§ What you should do:
Reproduce every line of the listing below word for word, but leave the pictures out.

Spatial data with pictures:
=======

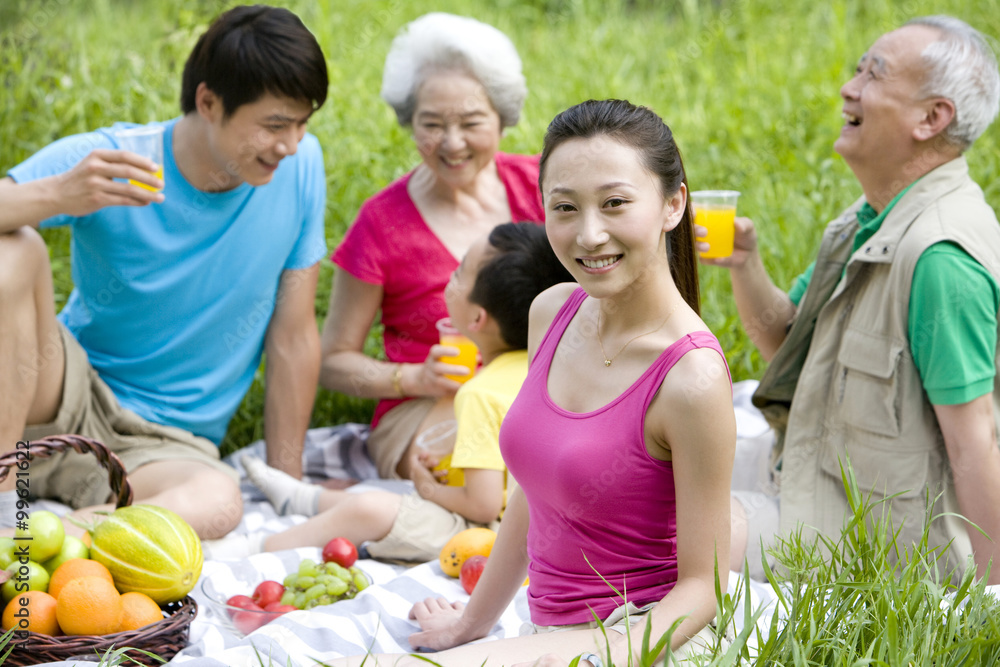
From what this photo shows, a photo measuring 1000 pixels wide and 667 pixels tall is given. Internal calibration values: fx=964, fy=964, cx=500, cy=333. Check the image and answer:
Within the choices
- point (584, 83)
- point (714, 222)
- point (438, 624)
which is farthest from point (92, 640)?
point (584, 83)

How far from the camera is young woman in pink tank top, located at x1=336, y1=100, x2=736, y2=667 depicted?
1706 mm

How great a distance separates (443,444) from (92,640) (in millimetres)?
1388

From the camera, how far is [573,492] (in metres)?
1.81

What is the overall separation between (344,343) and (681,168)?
2.03 meters

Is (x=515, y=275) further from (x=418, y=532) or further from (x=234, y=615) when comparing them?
(x=234, y=615)

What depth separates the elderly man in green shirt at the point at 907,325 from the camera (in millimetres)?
2395

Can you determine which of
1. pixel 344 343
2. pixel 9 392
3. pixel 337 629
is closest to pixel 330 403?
pixel 344 343

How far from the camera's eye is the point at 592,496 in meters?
1.81

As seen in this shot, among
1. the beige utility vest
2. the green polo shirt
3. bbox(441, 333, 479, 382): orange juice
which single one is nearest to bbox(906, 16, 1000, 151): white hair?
the beige utility vest

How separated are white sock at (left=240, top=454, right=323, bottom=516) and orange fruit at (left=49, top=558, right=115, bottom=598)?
40.6 inches

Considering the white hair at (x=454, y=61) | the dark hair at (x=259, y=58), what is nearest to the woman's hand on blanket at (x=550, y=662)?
the dark hair at (x=259, y=58)

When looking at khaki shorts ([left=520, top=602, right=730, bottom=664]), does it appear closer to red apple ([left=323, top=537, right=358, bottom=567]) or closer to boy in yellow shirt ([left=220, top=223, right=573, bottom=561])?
boy in yellow shirt ([left=220, top=223, right=573, bottom=561])

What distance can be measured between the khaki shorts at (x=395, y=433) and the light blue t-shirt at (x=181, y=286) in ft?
1.78

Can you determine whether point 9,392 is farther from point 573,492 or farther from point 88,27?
point 88,27
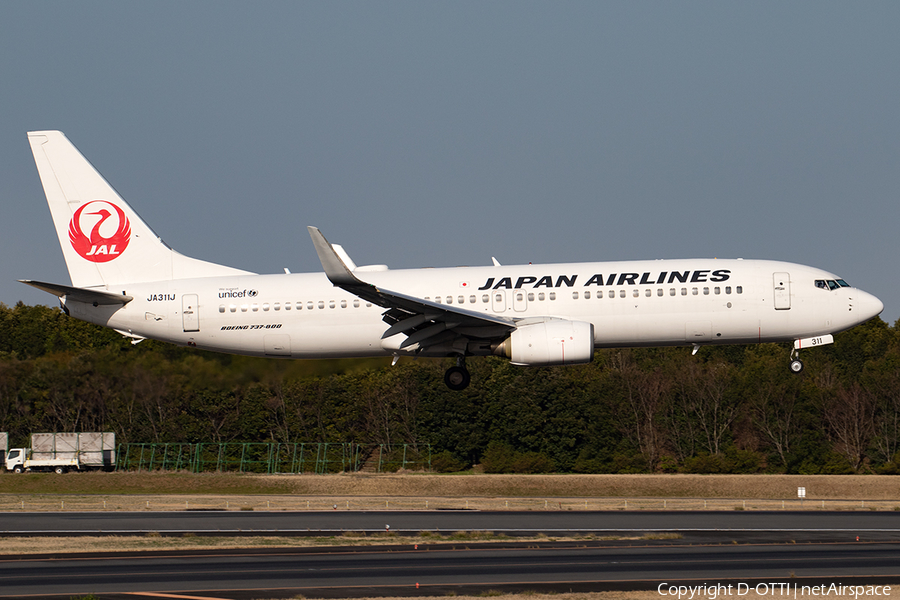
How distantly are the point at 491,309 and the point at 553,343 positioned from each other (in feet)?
10.1

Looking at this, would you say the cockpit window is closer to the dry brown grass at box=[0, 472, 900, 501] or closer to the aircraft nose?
the aircraft nose

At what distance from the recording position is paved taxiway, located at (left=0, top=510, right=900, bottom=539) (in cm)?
3616

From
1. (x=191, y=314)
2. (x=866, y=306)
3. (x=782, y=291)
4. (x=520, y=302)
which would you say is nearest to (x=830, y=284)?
(x=866, y=306)

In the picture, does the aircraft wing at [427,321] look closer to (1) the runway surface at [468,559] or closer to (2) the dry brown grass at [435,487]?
(1) the runway surface at [468,559]

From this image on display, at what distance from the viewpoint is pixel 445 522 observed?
38406mm

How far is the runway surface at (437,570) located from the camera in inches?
946

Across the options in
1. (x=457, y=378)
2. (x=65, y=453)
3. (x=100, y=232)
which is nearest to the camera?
(x=457, y=378)

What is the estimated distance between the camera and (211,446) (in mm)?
60656

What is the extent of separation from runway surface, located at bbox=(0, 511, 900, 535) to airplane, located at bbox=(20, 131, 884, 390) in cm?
631

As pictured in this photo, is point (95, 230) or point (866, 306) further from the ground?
point (95, 230)

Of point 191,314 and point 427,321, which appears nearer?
point 427,321

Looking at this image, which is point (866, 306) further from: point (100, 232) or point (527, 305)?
point (100, 232)

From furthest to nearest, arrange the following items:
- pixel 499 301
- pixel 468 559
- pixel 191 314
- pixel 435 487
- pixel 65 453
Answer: pixel 65 453 < pixel 435 487 < pixel 191 314 < pixel 499 301 < pixel 468 559

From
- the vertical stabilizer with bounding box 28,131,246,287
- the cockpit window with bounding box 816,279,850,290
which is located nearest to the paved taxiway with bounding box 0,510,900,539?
the cockpit window with bounding box 816,279,850,290
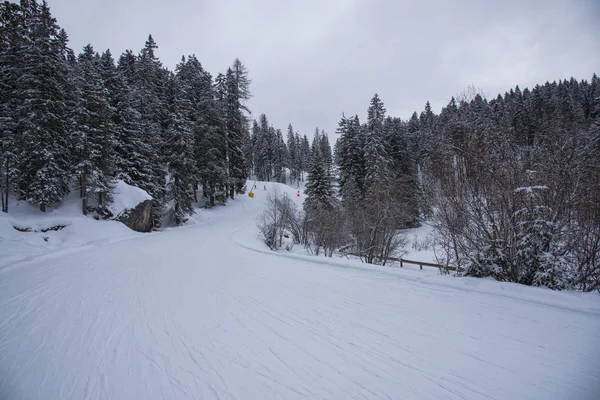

=======

§ Response to the exercise:
From what this photo shows, a photo measuring 1000 pixels wide and 667 pixels tall is given. Internal calibration values: fx=964, fy=964, cx=500, cy=333. Check the image and answer:
Within the choices
- point (584, 83)
- point (714, 222)
- point (438, 624)
which is farthest from point (92, 640)?
point (584, 83)

How far from the camera is young woman in pink tank top, located at x1=336, y1=100, x2=736, y2=667 depicted?
1706 mm

How great a distance separates (443,444) from (92,640) (in millimetres)?
1388

From the camera, how far is [573,492] (in metres)?
1.81

What is the overall separation between (344,343) and (681,168)?
2.03 meters

Is (x=515, y=275) further from (x=418, y=532) or further from (x=234, y=615) when comparing them?
(x=234, y=615)

What depth separates the elderly man in green shirt at the point at 907,325 from the camera (in millimetres)?
2395

Can you determine which of
1. pixel 344 343
2. pixel 9 392
3. pixel 337 629
is closest to pixel 330 403?
pixel 344 343

How far from the camera's eye is the point at 592,496 in meters?
1.81

As seen in this shot, among
1. the beige utility vest
2. the green polo shirt
3. bbox(441, 333, 479, 382): orange juice
which single one is nearest to bbox(906, 16, 1000, 151): white hair?
the beige utility vest

How separated are white sock at (left=240, top=454, right=323, bottom=516) and orange fruit at (left=49, top=558, right=115, bottom=598)?
40.6 inches

Considering the white hair at (x=454, y=61) | the dark hair at (x=259, y=58), what is nearest to the woman's hand on blanket at (x=550, y=662)?
the dark hair at (x=259, y=58)

When looking at khaki shorts ([left=520, top=602, right=730, bottom=664]), does it appear closer to red apple ([left=323, top=537, right=358, bottom=567]) or closer to boy in yellow shirt ([left=220, top=223, right=573, bottom=561])?
boy in yellow shirt ([left=220, top=223, right=573, bottom=561])

What distance can be measured between the khaki shorts at (x=395, y=433) and the light blue t-shirt at (x=181, y=286) in ft?
1.78

Can you determine whether point 9,392 is farther from point 573,492 or farther from point 88,27?
point 88,27
How distantly are the point at 491,309 and the point at 553,343 positioned from each other (in feet)?
10.1

Looking at this, would you say the cockpit window is closer to the dry brown grass at box=[0, 472, 900, 501] or closer to the aircraft nose?
the aircraft nose

At what distance from the recording position is paved taxiway, located at (left=0, top=510, right=900, bottom=539) (in cm)?
3616

From
1. (x=191, y=314)
2. (x=866, y=306)
3. (x=782, y=291)
4. (x=520, y=302)
which would you say is nearest to (x=830, y=284)?
(x=866, y=306)

In the picture, does the aircraft wing at [427,321] look closer to (1) the runway surface at [468,559] or closer to (2) the dry brown grass at [435,487]?
(1) the runway surface at [468,559]

From this image on display, at what distance from the viewpoint is pixel 445 522 observed?
38406mm

How far is the runway surface at (437,570) located from the camera in inches?
946

Across the options in
1. (x=457, y=378)
2. (x=65, y=453)
3. (x=100, y=232)
which is nearest to the camera?
(x=457, y=378)

What is the estimated distance between the camera and (211,446) (in mm)?
60656

What is the extent of separation from runway surface, located at bbox=(0, 511, 900, 535) to airplane, located at bbox=(20, 131, 884, 390) in cm?
631

As pictured in this photo, is point (95, 230) or point (866, 306) further from the ground?
point (95, 230)

Of point 191,314 and point 427,321, which appears nearer?
point 427,321

Looking at this image, which is point (866, 306) further from: point (100, 232) or point (527, 305)?
point (100, 232)

From furthest to nearest, arrange the following items:
- pixel 499 301
- pixel 468 559
- pixel 191 314
- pixel 435 487
- pixel 65 453
Answer: pixel 65 453 < pixel 435 487 < pixel 191 314 < pixel 499 301 < pixel 468 559

From
- the vertical stabilizer with bounding box 28,131,246,287
- the cockpit window with bounding box 816,279,850,290
which is located nearest to the paved taxiway with bounding box 0,510,900,539?
the cockpit window with bounding box 816,279,850,290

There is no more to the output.